Nice catches...... Were you able to catch crappie before LS or? 
It's waayy over priced for the quality of returns IMO..... Yeah I'm a tight butt.....LOL


----------



## pipeliner345 (Mar 15, 2010)

silentkilla said:


> One of the worst things to know is the are fish right there and they won't bite seeing them with 2D sonar...... It's even more terrible to have spent $3.5k to $6.5k on a unit that you can see blobs moving on and they still won't bite.....LOL


Oh but they will. Just maybe not on that location.

Sent from my SM-N960U using Tapatalk


----------



## pipeliner345 (Mar 15, 2010)

silentkilla said:


> Nice catches...... Were you able to catch crappie before LS or?
> 
> It's waayy over priced for the quality of returns IMO..... Yeah I'm a tight butt.....LOL


Yes i was to some extent. However, livescope has increased my catch by 85% at least. 
The quality of returns varies from settings, to water quality, to glare, to video photo download/ transfer. It's much better in person. Also, once you learn what your'e looking at you don't need to fine point everything. It's a tool, and a great one. It's not magic.

Sent from my SM-N960U using Tapatalk


----------



## pipeliner345 (Mar 15, 2010)

Speaking of livescope and a user for over 8 months now here is my take on the technology.

It's a tool. Noting else. I find it fantastically useful in cutting out a lot of time wasted hunting. You still have to hunt, but it simply verifies whether you spend time at that point or not. It's not magic, it's a tool. And a very good one. I would put livescope up against anything else specifically for catching crappie. You will absolutely catch more fish.

With that being said, we should be careful with this and coming new technology. With 3 people in the boat you could possibly easily go out and catch 3 limits on a regular basis. I don't do that. I went to lake fork and could have every day, but we didn't. We kept a one man limit or so. We should police ourselves as technology gets better and better. If we don't, the agency's are going to do it for us. 
I also enjoy jig fishing, where i mostly catch and release. Lot of fun.

It's not for everybody, some don't like it at all. That's ok. But i personally haven't seen one person that has actually fished under it not be simply amazed at what you see LIVE!! going on under the surface. You see, it's not about catching 5 limits of crappie everyday. It's the educational side of it that is amazing. 
You just thought you knew what you were taking about until you fish under livescope for at least more that one month..............

I was at lake bridgeport. Caught plenty of crappie at this island. Bass fisherman all over that island. So i seen a nice school of large fish in 24' of water by a log. I knew they were bass, dropped down with a minnow and it was on!!! Caught 4 of the 14 or 15 that were there and they went from 4 to 7lbs. Nice fish! That was fun, but I'm not a big bass fisherman. But i was curious, and i was right. I saw this many times. Those big bass schools at 20' or more and the boats were tearing up the shoreline in 2 to 6'. Lol!!

I have also had VERY! GOOD luck catfishing with livescope. You can tell the difference between a blue and a yellow cat at about 8 to 10lbs and beyond. They have a very distinct difference in return on the screen.

LIVESCOPE!!!

don't knock it till you try it. 

Sent from my SM-N960U using Tapatalk


----------



## Gofish2day (May 9, 2006)

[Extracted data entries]
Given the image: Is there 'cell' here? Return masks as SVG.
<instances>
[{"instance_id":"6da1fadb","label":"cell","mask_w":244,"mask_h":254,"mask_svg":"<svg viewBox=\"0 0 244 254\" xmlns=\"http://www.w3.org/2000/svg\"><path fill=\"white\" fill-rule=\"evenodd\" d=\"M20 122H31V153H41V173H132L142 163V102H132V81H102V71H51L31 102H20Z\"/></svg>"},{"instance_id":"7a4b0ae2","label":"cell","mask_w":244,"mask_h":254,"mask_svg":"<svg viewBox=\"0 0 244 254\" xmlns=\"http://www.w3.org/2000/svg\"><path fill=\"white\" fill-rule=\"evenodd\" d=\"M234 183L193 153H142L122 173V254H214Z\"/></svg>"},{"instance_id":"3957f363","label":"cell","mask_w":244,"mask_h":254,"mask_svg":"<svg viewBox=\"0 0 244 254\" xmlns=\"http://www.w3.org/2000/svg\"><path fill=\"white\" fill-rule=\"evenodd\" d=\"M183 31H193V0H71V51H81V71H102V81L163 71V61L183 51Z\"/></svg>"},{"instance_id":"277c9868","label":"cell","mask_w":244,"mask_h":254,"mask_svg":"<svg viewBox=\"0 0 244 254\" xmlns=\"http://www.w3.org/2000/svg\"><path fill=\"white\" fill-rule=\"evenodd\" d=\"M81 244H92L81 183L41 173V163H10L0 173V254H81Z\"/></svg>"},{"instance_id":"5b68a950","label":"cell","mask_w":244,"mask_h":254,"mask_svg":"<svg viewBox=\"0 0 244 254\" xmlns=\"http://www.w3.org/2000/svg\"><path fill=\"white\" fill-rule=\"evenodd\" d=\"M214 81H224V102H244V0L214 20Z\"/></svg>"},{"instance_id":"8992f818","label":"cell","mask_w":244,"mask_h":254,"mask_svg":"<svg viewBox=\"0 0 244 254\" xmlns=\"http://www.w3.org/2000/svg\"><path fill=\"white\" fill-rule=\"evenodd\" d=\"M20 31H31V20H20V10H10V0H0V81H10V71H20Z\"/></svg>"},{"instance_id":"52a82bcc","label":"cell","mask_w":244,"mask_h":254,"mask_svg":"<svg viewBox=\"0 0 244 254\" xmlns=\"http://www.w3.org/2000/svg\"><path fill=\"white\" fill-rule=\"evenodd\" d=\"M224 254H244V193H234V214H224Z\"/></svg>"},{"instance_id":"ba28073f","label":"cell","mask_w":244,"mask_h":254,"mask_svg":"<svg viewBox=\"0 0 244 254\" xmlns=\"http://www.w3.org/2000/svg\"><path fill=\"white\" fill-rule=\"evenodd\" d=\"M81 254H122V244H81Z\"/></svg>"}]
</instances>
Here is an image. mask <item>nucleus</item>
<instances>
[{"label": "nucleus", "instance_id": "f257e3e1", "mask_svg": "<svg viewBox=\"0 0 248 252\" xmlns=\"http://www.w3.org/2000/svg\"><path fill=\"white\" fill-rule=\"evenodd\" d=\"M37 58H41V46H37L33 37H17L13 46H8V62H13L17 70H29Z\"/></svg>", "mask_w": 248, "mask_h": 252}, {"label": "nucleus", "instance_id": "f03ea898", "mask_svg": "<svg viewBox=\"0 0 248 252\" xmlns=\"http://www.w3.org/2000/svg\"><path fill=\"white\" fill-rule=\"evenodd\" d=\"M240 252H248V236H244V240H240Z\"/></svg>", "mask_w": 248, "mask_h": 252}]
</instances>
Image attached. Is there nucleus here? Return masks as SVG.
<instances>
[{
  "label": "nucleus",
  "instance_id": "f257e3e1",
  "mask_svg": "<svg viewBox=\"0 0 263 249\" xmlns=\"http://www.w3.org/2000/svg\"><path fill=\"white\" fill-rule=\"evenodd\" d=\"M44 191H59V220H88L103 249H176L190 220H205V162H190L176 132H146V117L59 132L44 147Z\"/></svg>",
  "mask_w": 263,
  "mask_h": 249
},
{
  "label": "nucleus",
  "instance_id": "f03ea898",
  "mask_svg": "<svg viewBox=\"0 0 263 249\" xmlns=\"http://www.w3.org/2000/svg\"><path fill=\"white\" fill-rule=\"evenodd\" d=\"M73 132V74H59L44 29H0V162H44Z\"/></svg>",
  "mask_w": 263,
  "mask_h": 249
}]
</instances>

[PROBLEMS]:
A – In the livescope forum thread, at what depth did the poster spot the school of large bass at Lake Bridgeport?
B – Continue the livescope forum thread, picking up right after its final line.

[OUTPUTS IN ORDER]:
A – In 24 feet of water, by a log.

B –
Great posts Pipeliner
I used it for the first time two weeks ago. I was truly amazed. No pic in a post can show you what you see live on the screen. I was not impressed with what I saw previous to actually using it.
As far as limits its just me and my wife. 10 crappie gives us 20 filets. More than enough for me.


----------



## pipeliner345 (Mar 15, 2010)

Gofish2day said:


> Great posts Pipeliner
> 
> I used it for the first time two weeks ago. I was truly amazed. No pic in a post can show you what you see live on the screen. I was not impressed with what I saw previous to actually using it.
> 
> As far as limits its just me and my wife. 10 crappie gives us 20 filets. More than enough for me.


Absolutely!

Sent from my SM-N960U using Tapatalk


----------



## GSMAN (May 22, 2004)

We used Livescope on a crappie trip a couple of months ago on Rayburn. If I lived anywhere near freshwater I would have Livescope on my boat. It's a game changer and really is a blast seeing the fish come up to the jigs and slamming them.


----------



## c hook (Jul 6, 2016)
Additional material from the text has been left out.